Corea del Sud al voto La Borsa snobba le tensioni
Favorito il candidato morbido con Pyongyang
Anzitutto, è una bella prova di democrazia: a trent’anni dalla fine della dittatura e dopo alcuni mesi di semi-paralisi istituzionale, la Corea del Sud eleggerà martedì un nuovo presidente dopo la destituzione di Park Geun-hye, oggi in carcere con numerose accuse di corruzione e abuso di potere.
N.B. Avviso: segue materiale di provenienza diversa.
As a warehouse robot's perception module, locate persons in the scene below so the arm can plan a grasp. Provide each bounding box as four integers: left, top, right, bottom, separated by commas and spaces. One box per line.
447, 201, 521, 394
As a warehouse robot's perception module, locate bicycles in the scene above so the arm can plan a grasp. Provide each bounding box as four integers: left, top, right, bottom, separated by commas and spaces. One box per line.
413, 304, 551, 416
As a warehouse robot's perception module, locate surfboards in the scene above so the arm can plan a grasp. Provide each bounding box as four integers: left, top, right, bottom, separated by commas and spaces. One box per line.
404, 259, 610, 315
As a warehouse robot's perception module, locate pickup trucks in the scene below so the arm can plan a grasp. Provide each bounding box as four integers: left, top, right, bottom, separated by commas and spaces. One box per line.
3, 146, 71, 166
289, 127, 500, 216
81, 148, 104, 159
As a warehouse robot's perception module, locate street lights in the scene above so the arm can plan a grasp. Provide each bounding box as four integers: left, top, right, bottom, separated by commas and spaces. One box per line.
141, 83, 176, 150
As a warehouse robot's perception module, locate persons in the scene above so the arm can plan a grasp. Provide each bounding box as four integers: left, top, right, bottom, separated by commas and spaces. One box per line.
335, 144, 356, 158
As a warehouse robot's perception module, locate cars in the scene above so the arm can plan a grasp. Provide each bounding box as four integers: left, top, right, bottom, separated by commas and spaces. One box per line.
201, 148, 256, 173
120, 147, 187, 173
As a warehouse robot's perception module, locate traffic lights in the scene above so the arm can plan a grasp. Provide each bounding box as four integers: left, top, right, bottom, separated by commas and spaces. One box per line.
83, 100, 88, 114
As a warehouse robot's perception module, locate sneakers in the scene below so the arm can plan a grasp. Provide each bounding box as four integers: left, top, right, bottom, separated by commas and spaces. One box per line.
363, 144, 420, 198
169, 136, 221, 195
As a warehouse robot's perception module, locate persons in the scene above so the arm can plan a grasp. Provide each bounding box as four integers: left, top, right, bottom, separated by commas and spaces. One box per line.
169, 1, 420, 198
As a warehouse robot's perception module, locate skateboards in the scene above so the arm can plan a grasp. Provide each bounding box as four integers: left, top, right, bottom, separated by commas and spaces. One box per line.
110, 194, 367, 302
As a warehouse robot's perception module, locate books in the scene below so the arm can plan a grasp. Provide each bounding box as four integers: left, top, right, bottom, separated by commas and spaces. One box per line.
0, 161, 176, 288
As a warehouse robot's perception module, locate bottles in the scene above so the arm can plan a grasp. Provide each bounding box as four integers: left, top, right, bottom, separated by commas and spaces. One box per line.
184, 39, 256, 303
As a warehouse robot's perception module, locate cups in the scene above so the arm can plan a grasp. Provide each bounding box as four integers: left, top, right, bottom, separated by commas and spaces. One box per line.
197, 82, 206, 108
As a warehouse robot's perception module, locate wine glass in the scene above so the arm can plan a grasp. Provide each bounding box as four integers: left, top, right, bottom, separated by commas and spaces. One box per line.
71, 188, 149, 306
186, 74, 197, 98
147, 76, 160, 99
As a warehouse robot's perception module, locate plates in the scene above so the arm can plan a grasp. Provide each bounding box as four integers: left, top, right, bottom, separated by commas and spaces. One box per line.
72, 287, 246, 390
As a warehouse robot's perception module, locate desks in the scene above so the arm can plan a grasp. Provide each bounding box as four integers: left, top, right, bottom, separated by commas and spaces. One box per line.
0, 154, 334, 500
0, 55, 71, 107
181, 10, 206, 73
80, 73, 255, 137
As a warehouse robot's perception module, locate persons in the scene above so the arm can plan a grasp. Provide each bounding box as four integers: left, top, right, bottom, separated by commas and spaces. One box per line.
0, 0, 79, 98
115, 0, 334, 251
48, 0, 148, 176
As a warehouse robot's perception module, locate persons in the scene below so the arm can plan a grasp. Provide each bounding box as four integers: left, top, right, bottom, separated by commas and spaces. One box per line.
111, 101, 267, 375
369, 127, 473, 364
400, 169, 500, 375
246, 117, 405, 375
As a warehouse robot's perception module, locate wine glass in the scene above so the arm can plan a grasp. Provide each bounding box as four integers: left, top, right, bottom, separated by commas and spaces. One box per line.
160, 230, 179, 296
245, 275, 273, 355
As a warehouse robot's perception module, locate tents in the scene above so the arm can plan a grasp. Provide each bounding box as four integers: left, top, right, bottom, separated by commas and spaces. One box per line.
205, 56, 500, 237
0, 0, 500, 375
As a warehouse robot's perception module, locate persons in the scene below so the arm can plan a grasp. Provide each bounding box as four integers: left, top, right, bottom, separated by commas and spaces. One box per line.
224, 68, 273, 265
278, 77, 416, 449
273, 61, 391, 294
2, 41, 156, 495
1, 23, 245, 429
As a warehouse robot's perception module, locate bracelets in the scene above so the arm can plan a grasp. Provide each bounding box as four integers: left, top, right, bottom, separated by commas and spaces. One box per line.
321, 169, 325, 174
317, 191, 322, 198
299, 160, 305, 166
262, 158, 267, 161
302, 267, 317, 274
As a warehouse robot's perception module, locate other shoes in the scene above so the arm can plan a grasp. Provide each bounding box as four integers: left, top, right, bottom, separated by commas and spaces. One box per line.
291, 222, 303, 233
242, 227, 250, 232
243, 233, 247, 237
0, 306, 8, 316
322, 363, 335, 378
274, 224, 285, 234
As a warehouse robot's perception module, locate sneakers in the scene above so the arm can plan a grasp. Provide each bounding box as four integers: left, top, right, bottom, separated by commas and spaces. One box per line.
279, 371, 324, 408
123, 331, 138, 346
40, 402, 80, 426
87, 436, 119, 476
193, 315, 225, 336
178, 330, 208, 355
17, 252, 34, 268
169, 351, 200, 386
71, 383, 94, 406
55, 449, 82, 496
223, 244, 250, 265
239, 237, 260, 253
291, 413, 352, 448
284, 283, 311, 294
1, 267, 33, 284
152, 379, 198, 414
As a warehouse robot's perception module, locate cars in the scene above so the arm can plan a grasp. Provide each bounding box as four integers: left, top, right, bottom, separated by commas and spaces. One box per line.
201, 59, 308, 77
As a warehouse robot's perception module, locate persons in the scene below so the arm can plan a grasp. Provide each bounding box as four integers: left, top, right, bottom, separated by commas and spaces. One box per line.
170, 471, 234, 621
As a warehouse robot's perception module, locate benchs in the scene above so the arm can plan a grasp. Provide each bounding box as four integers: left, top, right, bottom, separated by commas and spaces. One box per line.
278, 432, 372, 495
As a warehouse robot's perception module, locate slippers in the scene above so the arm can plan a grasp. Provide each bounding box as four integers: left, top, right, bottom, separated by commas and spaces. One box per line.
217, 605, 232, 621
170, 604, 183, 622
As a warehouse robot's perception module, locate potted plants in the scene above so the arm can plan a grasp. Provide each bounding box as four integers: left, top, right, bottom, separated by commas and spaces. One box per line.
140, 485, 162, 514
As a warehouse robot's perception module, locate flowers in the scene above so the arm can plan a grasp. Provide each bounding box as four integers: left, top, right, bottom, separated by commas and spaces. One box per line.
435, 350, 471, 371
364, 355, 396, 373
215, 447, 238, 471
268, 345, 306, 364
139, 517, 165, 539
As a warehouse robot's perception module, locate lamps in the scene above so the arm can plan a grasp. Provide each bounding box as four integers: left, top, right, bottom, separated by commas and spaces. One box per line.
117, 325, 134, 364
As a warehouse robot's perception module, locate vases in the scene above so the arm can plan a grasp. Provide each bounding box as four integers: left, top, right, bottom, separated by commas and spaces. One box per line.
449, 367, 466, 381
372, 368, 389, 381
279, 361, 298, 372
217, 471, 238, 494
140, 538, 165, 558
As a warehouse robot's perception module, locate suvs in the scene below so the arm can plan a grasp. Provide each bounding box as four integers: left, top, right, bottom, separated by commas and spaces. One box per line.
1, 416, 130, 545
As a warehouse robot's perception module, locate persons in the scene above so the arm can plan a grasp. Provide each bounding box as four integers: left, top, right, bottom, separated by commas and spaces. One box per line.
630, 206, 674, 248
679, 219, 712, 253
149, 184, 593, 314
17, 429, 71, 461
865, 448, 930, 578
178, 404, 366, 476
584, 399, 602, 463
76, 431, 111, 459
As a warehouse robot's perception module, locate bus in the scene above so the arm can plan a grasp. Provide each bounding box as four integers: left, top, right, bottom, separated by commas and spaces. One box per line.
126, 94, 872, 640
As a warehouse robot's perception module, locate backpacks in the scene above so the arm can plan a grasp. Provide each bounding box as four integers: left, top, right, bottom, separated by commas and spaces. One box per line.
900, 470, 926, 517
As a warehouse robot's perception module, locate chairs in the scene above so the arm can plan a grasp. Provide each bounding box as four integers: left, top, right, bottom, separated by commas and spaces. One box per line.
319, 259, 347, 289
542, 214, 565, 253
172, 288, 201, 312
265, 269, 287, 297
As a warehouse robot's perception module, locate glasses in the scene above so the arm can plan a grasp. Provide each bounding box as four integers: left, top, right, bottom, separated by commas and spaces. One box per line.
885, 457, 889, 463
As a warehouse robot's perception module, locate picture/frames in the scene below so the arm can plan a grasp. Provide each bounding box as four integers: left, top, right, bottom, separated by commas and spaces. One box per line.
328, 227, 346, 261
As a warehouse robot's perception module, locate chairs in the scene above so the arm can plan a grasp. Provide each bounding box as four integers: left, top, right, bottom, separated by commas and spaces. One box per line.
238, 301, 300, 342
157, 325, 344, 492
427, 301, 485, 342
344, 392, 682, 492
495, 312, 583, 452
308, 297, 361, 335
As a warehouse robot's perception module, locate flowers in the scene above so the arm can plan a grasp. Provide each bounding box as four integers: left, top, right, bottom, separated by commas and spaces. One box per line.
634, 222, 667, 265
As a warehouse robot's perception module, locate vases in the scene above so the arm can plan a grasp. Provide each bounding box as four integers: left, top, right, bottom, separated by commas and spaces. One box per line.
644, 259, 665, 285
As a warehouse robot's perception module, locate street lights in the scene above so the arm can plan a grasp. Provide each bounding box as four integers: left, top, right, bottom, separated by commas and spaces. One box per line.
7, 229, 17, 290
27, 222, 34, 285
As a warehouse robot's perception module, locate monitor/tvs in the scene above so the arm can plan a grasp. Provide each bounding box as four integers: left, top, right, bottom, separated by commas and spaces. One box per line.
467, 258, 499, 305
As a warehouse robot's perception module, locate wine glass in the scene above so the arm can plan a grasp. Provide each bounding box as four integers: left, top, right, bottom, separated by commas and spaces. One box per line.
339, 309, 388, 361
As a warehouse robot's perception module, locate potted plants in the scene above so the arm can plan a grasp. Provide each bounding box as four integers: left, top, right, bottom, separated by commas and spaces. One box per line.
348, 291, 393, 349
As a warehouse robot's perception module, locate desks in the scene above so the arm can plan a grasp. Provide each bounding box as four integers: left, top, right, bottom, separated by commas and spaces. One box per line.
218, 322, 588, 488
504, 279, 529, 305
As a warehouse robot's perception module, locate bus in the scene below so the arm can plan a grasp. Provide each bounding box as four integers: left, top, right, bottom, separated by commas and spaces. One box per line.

A girare per i comizi a Seul, non si coglie alcun senso di pericoli i mminenti: anche se Pyongyang è tornata a elevare minacce di guerra devastante - dopo aver annunciato di aver sventato un presunto complotto della Cia e dell’intelligence sudcoreana per eliminare con armi chimiche il leader Kim Jong Un – l’atmosfera resta festosa, con i candidati che parlano tra cheerleaders, danze e canti popolari ritmati.
A vent’anni dalla crisi asiatica che ebbe da queste parti il suo epicentro, poi, l’economia mostra sorprendenti capacità di resistenza a dispetto del ciclone in stile “Mani Pulite” che ha portato non solo all’impeachment della presidente, ma all’incriminazione di alcuni capi dei grandi conglomerati (a partire da Samsung, il cui leader di fatto Jay Y. Lee è finito in galera). Il turbolento vicino settentrionale minaccia una guerra atomica? L’unico segnale non ordinario è la sospensione – dal 24 aprile, fino almeno al 16 maggio – delle gite offerte ai turisti stranieri verso Panmunjom, proprio sulla linea del confine (ma altri tour verso la zona smilitarizzata continuano).
La Borsa di Seul non ha solo mostrato indifferenza: è salita giovedì scorso (venerdì era chiusa per festività) al suo massimo storico, trainata proprio da Samsung, da tempo in gran spolvero grazie a risultati convincenti e alla pro- messa di una migliore governance. Gli investitori stranieri non vogliono stare alla finestra di un rally legato anche a valutazioni tecniche relativamente basse e a una ripresa economica già in atto e in potenziale accelerazione, una volta che il nuovo presidente vorrà darsi da fare.
Dopo un Pil del primo trimestre migliore delle attese, in aprile l’export ha fatto segnare un balzo del 24%, compensando gli effetti - dal crollo del 40% dei turisti cinesi al -65% mensile delle vendite di Hyundai e Kia in Cina - del semi-boicottaggio economico cinese come rappresaglia per l’installazio- ne del sistema antimissilistico americano Thaad (che Pechino vede come una minaccia alla sua sicurezza).
Vari broker ipotizzano che il Pil crescerà quest’anno attorno al 3%, oltre il 2,6% delle stime ufficiali. I mercati, insomma, non solo non credono alla guerra, ma scontano come effetto positivo la fine del periodo di instabilità politica, anche se dopo nove anni di Governo conservatore pro-business il testimone dovesse passare al centrosinistra.
Il candidato favorito, Moon Jae-in, promette di dare una scrollata ai chaebol e di promuovere una maggiore equità sociale. Non solo: potrebbe rivelarsi un presidente difficile per gli americani, fino forse a rilanciare una politica meno dura verso il Nord, oltre a cercare di ricucire con la Cina. Di sicuro Moon non ha apprezzato l’accelerazione del dispiegamento del Thaad, né le intemperanze verbali di Trump (dall’aggettivo «orribile» per definire l’accordo di libero scambio bilaterale alla richiesta di far pagare a Seul i costi del Thaad).
Non pochi coreani hanno cominciato a vedere nell’ex avvocato dei diritti civili, Moon, l’uomo che difenderà l’orgoglio nazionale. Chi invece – specie l’elettorato anziano – teme che sia troppo fiacco in tema di sicurezza, punta sul rivale conservatore Hong Joonpyo, in rapida salita negli ultimi sondaggi. Terzo incomodo il centrista che guarda a sinistra Ahn Cheol-soo.
Oltre un quarto degli elettori ha votato in anticipo nei due giorni consentiti. È una prima volta in elezioni presidenziali. Il che fa pensare che l’affluenza sarà alta in un Paese che vuole voltare pagina dopo una stagione traumatica di scandali.